Of all the political movements and ideologies produced by human civilization in the modern age, Zionism is the most successful. Not only has it succeeded in transforming itself from a handful of idealists into a mainstream movement, but it has also transformed its dream into a reality. The achievements of Zionism as a national renaissance movement reach far beyond the Land of Israel. The revival of spoken Hebrew and the cultural creativity of modern Hebrew literature are all part of the Zionist revolution.

The strength and vitality of Zionism are partly thanks to the fact that the Zionist idea was never one dimensional. Arthur Hertzberg – a Conservative rabbi, historian, and daring, independent thinker – wrote and compiled The Zionist Idea, A Historical Analysis and Reader (Doubleday & Company and Herzl Press, 1959), which is required reading and presents Zionism as a clash of ideologies. Aside from being the most comprehensive anthology of Zionist thought, it has an introduction analyzing Zionism as the “most radical attempt in Jewish History to break out of the parochial molds of Jewish life in order to become part of the general history of man in the modern world.”

Thirty-nine years after Hertzberg’s book was published, Hadassah, the Women’s Zionist Organization of America, published a book that can be considered the continuation and revision of the Zionist idea.

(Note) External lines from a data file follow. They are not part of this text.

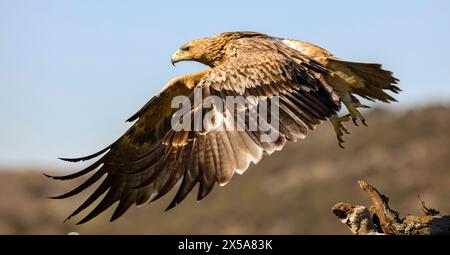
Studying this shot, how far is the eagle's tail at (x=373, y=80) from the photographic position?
10915 millimetres

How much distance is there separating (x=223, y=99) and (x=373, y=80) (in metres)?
2.57

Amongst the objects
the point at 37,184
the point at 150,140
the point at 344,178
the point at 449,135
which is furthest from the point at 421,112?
the point at 150,140

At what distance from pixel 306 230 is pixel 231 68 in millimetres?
29316

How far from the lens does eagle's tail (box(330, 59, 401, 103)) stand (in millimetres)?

Zionism, The Sequel, edited by Carol Diament, explores the piercing confrontation between the Zionist theory described by Hertzberg and the reality of the State of Israel, 50 years after its establishment. In a series of short articles, the whole political, religious, spiritual and social spectrum of the modern Israeli reality is presented on the one hand; and on the other, its effect on the lives of Jews in North America. The question of the “Jewishness” of the Jewish State arises both in the discussion on questions of religion and state and the relationship between the religious and secular in Israel, and in the handling of the unsolved dilemmas of Israel’s Arab citizens.

The spiritual perspective, the theological significance of the State of Israel to the person of faith, is presented to us by one of the greatest philosophers produced by Conservative Judaism, Abraham Joshua Heschel. In Israel: An Echo of Eternity (Farrar, Strauss and Giroux), published soon after the Six Day War, Heschel peels away the shells of cynicism and skepticism and forces us to confront the real challenge of Zionism: “Israel is a personal challenge, a personal religious issue. It is a call to every one of us as an individual, a call which one cannot answer vicariously.”